Posted under Denver & Federal Government & Independence Institute & Innovation and Reform & innovation schools & Middle School & PPC & Principals & School Board & State Board of Education & State Legislature & Teachers & Urban Schools
So what does my Education Policy Center friend Ben DeGrow’s brand new op-ed in the Colorado Springs Gazette have to do with President Obama’s State of the Union address last night? Piqued your curiosity at all? Maybe just a tad?
A couple weeks ago I told you about what’s going on in Falcon School District 49 near Colorado Springs, and the beginnings of their creative attempt to restructure the school district. Well, the Falcon board voted to move forward with the innovation plan — a decision Ben lauds and highlights in his Gazette op-ed.

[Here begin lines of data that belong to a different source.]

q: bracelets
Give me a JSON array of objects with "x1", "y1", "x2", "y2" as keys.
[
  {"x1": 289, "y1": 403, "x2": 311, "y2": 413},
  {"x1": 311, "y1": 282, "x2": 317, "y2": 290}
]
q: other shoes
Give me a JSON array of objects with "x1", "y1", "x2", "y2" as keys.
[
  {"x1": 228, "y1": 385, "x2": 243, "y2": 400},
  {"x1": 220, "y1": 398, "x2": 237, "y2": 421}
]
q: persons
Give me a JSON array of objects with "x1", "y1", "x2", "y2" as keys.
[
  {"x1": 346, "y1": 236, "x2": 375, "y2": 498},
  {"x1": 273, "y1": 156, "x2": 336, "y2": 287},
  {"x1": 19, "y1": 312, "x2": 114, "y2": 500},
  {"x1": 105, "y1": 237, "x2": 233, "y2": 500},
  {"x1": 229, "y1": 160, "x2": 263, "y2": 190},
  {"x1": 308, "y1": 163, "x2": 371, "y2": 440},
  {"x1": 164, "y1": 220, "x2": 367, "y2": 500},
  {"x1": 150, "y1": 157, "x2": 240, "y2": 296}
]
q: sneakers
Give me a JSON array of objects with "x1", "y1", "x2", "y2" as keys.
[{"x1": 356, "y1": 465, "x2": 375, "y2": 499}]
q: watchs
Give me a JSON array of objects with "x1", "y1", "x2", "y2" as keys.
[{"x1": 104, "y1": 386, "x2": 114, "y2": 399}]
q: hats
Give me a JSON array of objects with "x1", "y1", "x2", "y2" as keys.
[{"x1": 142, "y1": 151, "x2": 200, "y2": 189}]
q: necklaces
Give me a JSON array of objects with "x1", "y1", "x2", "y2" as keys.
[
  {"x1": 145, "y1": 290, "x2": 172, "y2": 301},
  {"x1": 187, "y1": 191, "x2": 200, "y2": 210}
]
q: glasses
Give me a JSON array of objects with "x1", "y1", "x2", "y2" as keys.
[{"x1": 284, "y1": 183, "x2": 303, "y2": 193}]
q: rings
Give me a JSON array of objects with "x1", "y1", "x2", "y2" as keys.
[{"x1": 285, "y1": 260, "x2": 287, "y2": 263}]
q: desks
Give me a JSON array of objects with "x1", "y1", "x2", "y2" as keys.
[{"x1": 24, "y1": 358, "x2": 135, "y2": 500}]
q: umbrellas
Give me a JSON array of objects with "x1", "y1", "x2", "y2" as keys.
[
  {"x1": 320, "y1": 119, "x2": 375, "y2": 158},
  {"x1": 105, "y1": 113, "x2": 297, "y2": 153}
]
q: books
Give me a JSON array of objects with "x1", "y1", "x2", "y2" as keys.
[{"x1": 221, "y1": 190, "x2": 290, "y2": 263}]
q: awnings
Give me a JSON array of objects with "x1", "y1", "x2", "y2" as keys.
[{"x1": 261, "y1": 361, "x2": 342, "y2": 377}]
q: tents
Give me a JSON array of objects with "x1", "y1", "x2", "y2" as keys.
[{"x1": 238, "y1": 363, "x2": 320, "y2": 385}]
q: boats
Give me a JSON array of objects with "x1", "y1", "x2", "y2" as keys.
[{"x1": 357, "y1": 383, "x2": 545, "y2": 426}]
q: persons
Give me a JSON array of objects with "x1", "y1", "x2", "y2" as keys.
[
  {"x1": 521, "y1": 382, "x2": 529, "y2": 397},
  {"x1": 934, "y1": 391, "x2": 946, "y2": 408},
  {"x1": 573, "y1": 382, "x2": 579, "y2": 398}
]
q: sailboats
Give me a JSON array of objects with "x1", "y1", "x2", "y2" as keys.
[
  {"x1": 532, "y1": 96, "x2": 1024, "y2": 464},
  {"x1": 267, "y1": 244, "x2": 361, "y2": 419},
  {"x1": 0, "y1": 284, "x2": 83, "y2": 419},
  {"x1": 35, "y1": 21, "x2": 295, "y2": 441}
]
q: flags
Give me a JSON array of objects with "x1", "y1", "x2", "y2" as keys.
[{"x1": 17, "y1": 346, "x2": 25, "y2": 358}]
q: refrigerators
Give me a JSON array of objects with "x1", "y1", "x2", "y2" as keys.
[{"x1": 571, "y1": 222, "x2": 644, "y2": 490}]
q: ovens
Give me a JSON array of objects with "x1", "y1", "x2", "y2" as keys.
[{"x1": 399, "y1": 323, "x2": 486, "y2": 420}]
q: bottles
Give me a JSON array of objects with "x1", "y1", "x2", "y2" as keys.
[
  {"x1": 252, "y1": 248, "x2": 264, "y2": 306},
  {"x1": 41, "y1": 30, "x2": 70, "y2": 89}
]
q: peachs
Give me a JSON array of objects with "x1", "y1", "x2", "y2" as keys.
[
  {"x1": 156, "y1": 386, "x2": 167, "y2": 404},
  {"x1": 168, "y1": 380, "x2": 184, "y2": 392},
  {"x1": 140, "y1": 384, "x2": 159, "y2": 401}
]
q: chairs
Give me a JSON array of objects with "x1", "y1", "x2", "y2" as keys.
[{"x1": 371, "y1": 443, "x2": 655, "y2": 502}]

You can find out more about Falcon’s innovation plan by listening to an iVoices podcast with school board member Chris Wright, or by visiting a new page created on the district’s website. A main tenet of the plan is moving greater autonomy from the central administrative office to the schools in the different innovation zones. To get there, the district plans to request Innovation status from the State Board of Education — a step empowered by the creation of Colorado’s 2008 Innovation Schools Act.
But what was the genesis of the groundbreaking piece of legislation? A high-need school with a bold principal (Kristin Waters, now helping to lead DPS superintendent Tom Boasberg’s efforts on innovation and reform) and dedicated teachers seeking freedom from state and local regulations to serve their students more effectively. Yes, I’m talking about the Bruce Randolph School — a 6th-to-12th grade school that President Obama highlighted by name as a success story during last night’s State of the Union address.
In December 2007, back in the Dark Ages before I started blogging, Bruce Randolph’s quest for freedom and autonomy broke as a big story in Denver. One good way to get up to speed is to listen to this iVoices podcast from the archives with Alan Gottlieb, publisher of Education News Colorado. He and Ben DeGrow (who also penned a 2008 op-ed on the topic) discussed among other things the great story of how many groups and individuals came together to send congratulatory floral bouquets to Bruce Randolph School. When angry Denver teachers union officials saw that the Independence Institute was among those sending flowers, they ridiculously accused the fellow flower-sending Public Education and Business Coalition of being “anti-public education.” Ah, memories.
Anyway, in his edu-analysis of the President’s big speech, Eduwonk brings attention to Bruce Randolph and asks:
Overlooked story angle? A black swan? How many schools in CO have subsequently done this?
To answer briefly, the first two schools to follow Bruce Randolph in achieving greater autonomy by gaining approval under the Innovation Schools Act were Manual High School and Montclair Elementary in March 2009. Five months later came the Cole Arts and Science Academy. Another Denver school, Valdez Elementary, followed suit in June 2010. Two months later Wasson High School in Colorado Springs spread the trend outside the state’s largest city. And that doesn’t include the far northeast Denver zone of innovation, which is a whole other story. (So is the district-innovation schools conflict over implementation that was still being hashed out as recently as last fall.)
Now, to come full circle, the Falcon School District has innovation status in its sights. But it probably won’t become the first district to achieve the status. Tiny, rural Kit Carson School District on the Eastern Plains looks like it will be in line for that designation. (But that’s a story for another day.)